Why does the Hadoop incompatible namespaceIDs issue happen?

Tag: hadoop Author: W473959566 Date: 2010-07-21

This is a fairly well-documented error and the fix is easy, but does anyone know why Hadoop datanode NamespaceIDs can get screwed up so easily or how Hadoop assigns the NamespaceIDs when it starts up the datanodes?

Here's the error:

2010-08-06 12:12:06,900 ERROR org.apache.hadoop.hdfs.server.datanode.DataNode: java.io.IOException: Incompatible namespaceIDs in /Users/jchen/Data/Hadoop/dfs/data: namenode namespaceID = 773619367; datanode namespaceID = 2049079249
    at org.apache.hadoop.hdfs.server.datanode.DataStorage.doTransition(DataStorage.java:233)
    at org.apache.hadoop.hdfs.server.datanode.DataStorage.recoverTransitionRead(DataStorage.java:148)
    at org.apache.hadoop.hdfs.server.datanode.DataNode.startDataNode(DataNode.java:298)
    at org.apache.hadoop.hdfs.server.datanode.DataNode.<init>(DataNode.java:216)
    at org.apache.hadoop.hdfs.server.datanode.DataNode.makeInstance(DataNode.java:1283)
    at org.apache.hadoop.hdfs.server.datanode.DataNode.instantiateDataNode(DataNode.java:1238)
    at org.apache.hadoop.hdfs.server.datanode.DataNode.createDataNode(DataNode.java:1246)
    at org.apache.hadoop.hdfs.server.datanode.DataNode.main(DataNode.java:1368)
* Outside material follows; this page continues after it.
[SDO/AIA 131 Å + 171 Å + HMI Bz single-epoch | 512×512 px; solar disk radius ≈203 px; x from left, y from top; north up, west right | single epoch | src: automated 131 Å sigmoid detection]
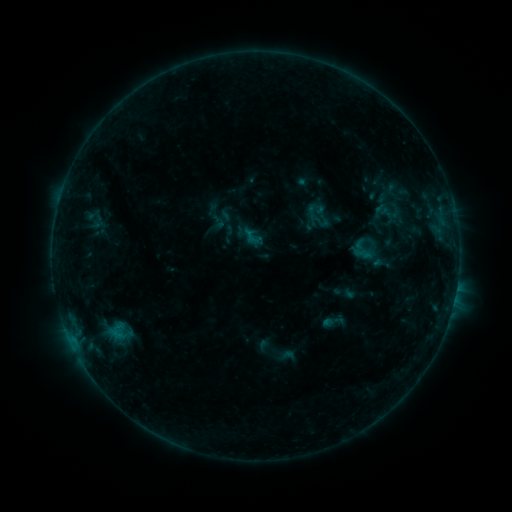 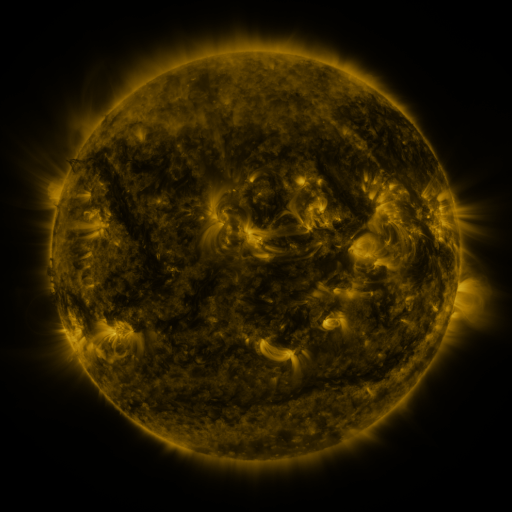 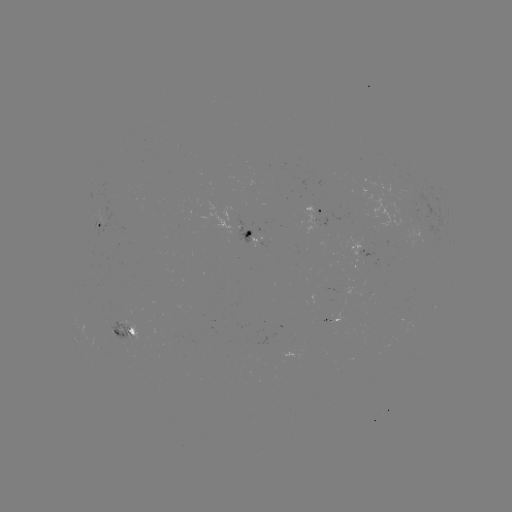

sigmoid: (378, 203, 404, 222)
This seems to even happen for single node instances.

Best Answer

Namenode generates new namespaceID every time you format HDFS. I think this is possibly to differentiate current version and previous version. You can always rollback to previous version if something is not proper which may not be possible if namespaceID is not unique for every formatted instance.

NamespaceID also connects namenode and datanodes. Datanodes bind themselves to namenode through namespaceID

Other Answer1

this problem is well explained and helped in the following fine guide

comments:

It's a fine guide, and it explains how to fix the problem, but not what causes it nor how to avoid it...though it does link to the bug report issues.apache.org/jira/browse/HDFS-107 formerly known as issues.apache.org/jira/browse/HADOOP-1212

Other Answer2

I was getting this too, and then I tried putting my configuration in hdfs-site.xml instead of core-site.xml.

Seems to stop and start without that error now.

[EDIT, 2010-08-13]

Actually this is still happening, and it is caused by formatting.

If you watch the VERSION files when you do a format, you'll see (at least I do) that the namenode gets assigned a new namespaceID, but the data node does not.

Quick solution is to delete the VERSION for the datanode before format.

[TIDE, 2010-08-13]

comments:

very interesting.... and it has no error after a namenode format and restart?
thanks man, removing VERSION helped
where is defined VERSION?

Other Answer3

When I formatted my HDFS I also encountered this error. Apart from datanode not getting started, the jobtracker also won't start. For the datanode I manually changed the namespaceid; but for the jobtracker one has to create the /mapred/system (as hdfs user) directory and change its owner to mapred. The jobtracker should start running then after the format.